23 Aug Environmental Justice
I grew up with clean drinking water. I had public parks available to me. My house wasn’t near a sewage treatment facility. Overall, I had clean air, clean water, and available green space. However, these important basic rights aren’t always available to everyone.
When I began college, I began to critically see the presence of environmental injustice and its effects on the World. I was seeing it on the news and my classes were shining a light on the common link between low income communities and environmental injustice. It is in Flint, Michigan, where people still haven’t had access to clean water in the past year. It is in Houston, Texas, where air quality is horrible due to the abundant refineries situated in low income communities. Then, also, it is the Bronx, New York.
I see environmental justice in my own backyard. I go to Fordham University in the Bronx. Out of all the New York City boroughs, the Bronx is where the predominant lower class lives. Sadly, this also parallels with where many people of color live. In the Bronx, I see how environmental injustice is mentally and physically affecting the present and future of the Bronx community. Physically, it is affecting the air quality the residents experience in the Bronx. In turn, this also leads to respiratory problems like asthma and common cases of bronchitis in Bronx residents. Mentally, people are living with horrible environmental standards, and then not fighting for better conditions. This can be because of lack of awareness, normalization to the problem, or the belief that they can’t do anything. For instance, walking down Bronx’s Fordham Road in the morning one sees fresh trash from the night before. And throughout the day, I see people adding to the litter. This is due to the number of reasons I have listed. People either don’t care or have just given up. Due to this situation, sometimes I believe being mentally affected can be just as harmful as being affected physically.
Being aware of this problem is what has pushed me to pursue for internships like this one. A major environmental injustice problem prevalent in America is lack of green space and/or lack of awareness of it. For example, there is a significant percentage of Latinos in Patchogue, New York, who are not aware of or aren’t seeking the green space available to them. Currently, Fire Island National Seashore (FIIS) is being used as a valuable tool to combat the lack of awareness and minimum green space available to urban communities on Long Island. However, FIIS can only combat this form of environmental injustice if more communities are being more receptive to learning more about FIIS and can afford to go there. Therefore, I am glad this internship allows me to go out to the community and teach people about FIIS. One method, as discussed in my previous blog, was through Latino Conservation Celebration Day. With the help of the Friends of Fire Island National Seashore, we got Latino families to go to the seashore and access the green space available to them. Another method was bringing FIIS to summer camps at William Floyd High School for a day. Ranger Sam and I taught kids about the National Seashore available to them and all the types of marine life that live there. Furthermore, Roxana and I have also participated in Patchogue community events, like “Alive After Five,” to teach and get the FIIS name out to the community. Overall, the community outreach I have done for this internship has taught me that community building and getting involved are key towards combating environmental injustice.

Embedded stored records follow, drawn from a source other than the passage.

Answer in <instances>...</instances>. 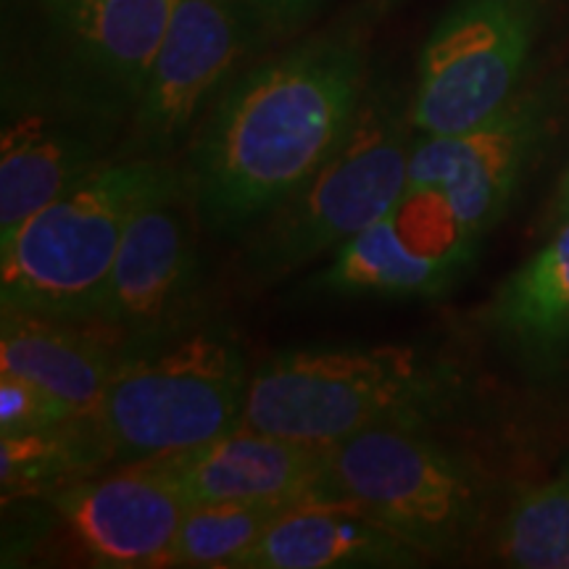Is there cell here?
<instances>
[{
  "label": "cell",
  "mask_w": 569,
  "mask_h": 569,
  "mask_svg": "<svg viewBox=\"0 0 569 569\" xmlns=\"http://www.w3.org/2000/svg\"><path fill=\"white\" fill-rule=\"evenodd\" d=\"M367 88V40L348 24L238 71L198 124L182 174L198 222L253 230L338 151Z\"/></svg>",
  "instance_id": "cell-1"
},
{
  "label": "cell",
  "mask_w": 569,
  "mask_h": 569,
  "mask_svg": "<svg viewBox=\"0 0 569 569\" xmlns=\"http://www.w3.org/2000/svg\"><path fill=\"white\" fill-rule=\"evenodd\" d=\"M177 0H6V106L109 134L132 122Z\"/></svg>",
  "instance_id": "cell-2"
},
{
  "label": "cell",
  "mask_w": 569,
  "mask_h": 569,
  "mask_svg": "<svg viewBox=\"0 0 569 569\" xmlns=\"http://www.w3.org/2000/svg\"><path fill=\"white\" fill-rule=\"evenodd\" d=\"M411 98L390 82L367 88L356 122L336 153L288 201L248 230L240 264L256 282L272 284L398 209L407 196Z\"/></svg>",
  "instance_id": "cell-3"
},
{
  "label": "cell",
  "mask_w": 569,
  "mask_h": 569,
  "mask_svg": "<svg viewBox=\"0 0 569 569\" xmlns=\"http://www.w3.org/2000/svg\"><path fill=\"white\" fill-rule=\"evenodd\" d=\"M174 177L151 156L98 163L0 246L3 309L96 322L127 224Z\"/></svg>",
  "instance_id": "cell-4"
},
{
  "label": "cell",
  "mask_w": 569,
  "mask_h": 569,
  "mask_svg": "<svg viewBox=\"0 0 569 569\" xmlns=\"http://www.w3.org/2000/svg\"><path fill=\"white\" fill-rule=\"evenodd\" d=\"M451 382L415 346L298 348L251 375L243 425L306 443H336L382 425L436 415Z\"/></svg>",
  "instance_id": "cell-5"
},
{
  "label": "cell",
  "mask_w": 569,
  "mask_h": 569,
  "mask_svg": "<svg viewBox=\"0 0 569 569\" xmlns=\"http://www.w3.org/2000/svg\"><path fill=\"white\" fill-rule=\"evenodd\" d=\"M251 372L234 340L198 330L127 353L96 409L109 457L146 461L190 451L243 425Z\"/></svg>",
  "instance_id": "cell-6"
},
{
  "label": "cell",
  "mask_w": 569,
  "mask_h": 569,
  "mask_svg": "<svg viewBox=\"0 0 569 569\" xmlns=\"http://www.w3.org/2000/svg\"><path fill=\"white\" fill-rule=\"evenodd\" d=\"M417 425H382L327 443L325 498L348 501L409 540L425 559H451L480 528V480Z\"/></svg>",
  "instance_id": "cell-7"
},
{
  "label": "cell",
  "mask_w": 569,
  "mask_h": 569,
  "mask_svg": "<svg viewBox=\"0 0 569 569\" xmlns=\"http://www.w3.org/2000/svg\"><path fill=\"white\" fill-rule=\"evenodd\" d=\"M549 11L551 0H453L419 51L415 132L472 130L515 101Z\"/></svg>",
  "instance_id": "cell-8"
},
{
  "label": "cell",
  "mask_w": 569,
  "mask_h": 569,
  "mask_svg": "<svg viewBox=\"0 0 569 569\" xmlns=\"http://www.w3.org/2000/svg\"><path fill=\"white\" fill-rule=\"evenodd\" d=\"M256 32L246 0H177L130 122L134 153H172L238 74Z\"/></svg>",
  "instance_id": "cell-9"
},
{
  "label": "cell",
  "mask_w": 569,
  "mask_h": 569,
  "mask_svg": "<svg viewBox=\"0 0 569 569\" xmlns=\"http://www.w3.org/2000/svg\"><path fill=\"white\" fill-rule=\"evenodd\" d=\"M549 122V92H519L496 117L472 130L417 134L407 193L436 196L459 230L480 243L536 159Z\"/></svg>",
  "instance_id": "cell-10"
},
{
  "label": "cell",
  "mask_w": 569,
  "mask_h": 569,
  "mask_svg": "<svg viewBox=\"0 0 569 569\" xmlns=\"http://www.w3.org/2000/svg\"><path fill=\"white\" fill-rule=\"evenodd\" d=\"M190 211L182 174L134 211L98 303V325L124 340H151L182 322L201 272Z\"/></svg>",
  "instance_id": "cell-11"
},
{
  "label": "cell",
  "mask_w": 569,
  "mask_h": 569,
  "mask_svg": "<svg viewBox=\"0 0 569 569\" xmlns=\"http://www.w3.org/2000/svg\"><path fill=\"white\" fill-rule=\"evenodd\" d=\"M51 503L69 538L98 567H167L190 503L153 459L117 475L63 482Z\"/></svg>",
  "instance_id": "cell-12"
},
{
  "label": "cell",
  "mask_w": 569,
  "mask_h": 569,
  "mask_svg": "<svg viewBox=\"0 0 569 569\" xmlns=\"http://www.w3.org/2000/svg\"><path fill=\"white\" fill-rule=\"evenodd\" d=\"M190 507L222 501H327V443L234 427L209 443L153 459Z\"/></svg>",
  "instance_id": "cell-13"
},
{
  "label": "cell",
  "mask_w": 569,
  "mask_h": 569,
  "mask_svg": "<svg viewBox=\"0 0 569 569\" xmlns=\"http://www.w3.org/2000/svg\"><path fill=\"white\" fill-rule=\"evenodd\" d=\"M103 134L34 106H6L0 132V246L92 172Z\"/></svg>",
  "instance_id": "cell-14"
},
{
  "label": "cell",
  "mask_w": 569,
  "mask_h": 569,
  "mask_svg": "<svg viewBox=\"0 0 569 569\" xmlns=\"http://www.w3.org/2000/svg\"><path fill=\"white\" fill-rule=\"evenodd\" d=\"M124 346L122 336L98 322L3 309L0 372L24 377L77 415H88L124 361Z\"/></svg>",
  "instance_id": "cell-15"
},
{
  "label": "cell",
  "mask_w": 569,
  "mask_h": 569,
  "mask_svg": "<svg viewBox=\"0 0 569 569\" xmlns=\"http://www.w3.org/2000/svg\"><path fill=\"white\" fill-rule=\"evenodd\" d=\"M409 540L348 501H306L288 509L238 561V569L419 567Z\"/></svg>",
  "instance_id": "cell-16"
},
{
  "label": "cell",
  "mask_w": 569,
  "mask_h": 569,
  "mask_svg": "<svg viewBox=\"0 0 569 569\" xmlns=\"http://www.w3.org/2000/svg\"><path fill=\"white\" fill-rule=\"evenodd\" d=\"M475 256L438 253L419 246L396 211L348 240L332 253L311 284L336 296L430 298L453 288Z\"/></svg>",
  "instance_id": "cell-17"
},
{
  "label": "cell",
  "mask_w": 569,
  "mask_h": 569,
  "mask_svg": "<svg viewBox=\"0 0 569 569\" xmlns=\"http://www.w3.org/2000/svg\"><path fill=\"white\" fill-rule=\"evenodd\" d=\"M490 325L511 346L532 356L569 348V217L532 253L490 303Z\"/></svg>",
  "instance_id": "cell-18"
},
{
  "label": "cell",
  "mask_w": 569,
  "mask_h": 569,
  "mask_svg": "<svg viewBox=\"0 0 569 569\" xmlns=\"http://www.w3.org/2000/svg\"><path fill=\"white\" fill-rule=\"evenodd\" d=\"M290 501H222L190 507L177 532L167 567H238Z\"/></svg>",
  "instance_id": "cell-19"
},
{
  "label": "cell",
  "mask_w": 569,
  "mask_h": 569,
  "mask_svg": "<svg viewBox=\"0 0 569 569\" xmlns=\"http://www.w3.org/2000/svg\"><path fill=\"white\" fill-rule=\"evenodd\" d=\"M498 551L519 569H569V461L553 478L515 498Z\"/></svg>",
  "instance_id": "cell-20"
},
{
  "label": "cell",
  "mask_w": 569,
  "mask_h": 569,
  "mask_svg": "<svg viewBox=\"0 0 569 569\" xmlns=\"http://www.w3.org/2000/svg\"><path fill=\"white\" fill-rule=\"evenodd\" d=\"M67 403L53 398L46 390L32 386L24 377L0 372V432L3 436H24L59 427L74 419Z\"/></svg>",
  "instance_id": "cell-21"
},
{
  "label": "cell",
  "mask_w": 569,
  "mask_h": 569,
  "mask_svg": "<svg viewBox=\"0 0 569 569\" xmlns=\"http://www.w3.org/2000/svg\"><path fill=\"white\" fill-rule=\"evenodd\" d=\"M246 3L253 11L261 30L282 32L301 24L317 9L319 0H246Z\"/></svg>",
  "instance_id": "cell-22"
},
{
  "label": "cell",
  "mask_w": 569,
  "mask_h": 569,
  "mask_svg": "<svg viewBox=\"0 0 569 569\" xmlns=\"http://www.w3.org/2000/svg\"><path fill=\"white\" fill-rule=\"evenodd\" d=\"M569 217V169L565 174V180H561V188L557 193V219L561 222V219Z\"/></svg>",
  "instance_id": "cell-23"
}]
</instances>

However, community outreach does not only promote stewardship towards the environment and fight the lack of awareness of green space. It can also fight other forms of environmental injustices that communities face. For instance, getting together as a community and fighting as a collective against dirty water and toxic air is how many horrible situations can be corrected. One can look at Love Canal as an example. The whole community came together after realizing toxic waste was seeping from under their houses, school, and all over their neighborhood. Adults and kids were suffering from low blood cell counts and leukemia on account of this. Together, the Love Canal community fought for compensation for new homes and aid for their health issues. As that effort showed, when a community works together and looks out for each other, then environmental justice can be achieved. This is an important lesson that both history and my internship have taught me.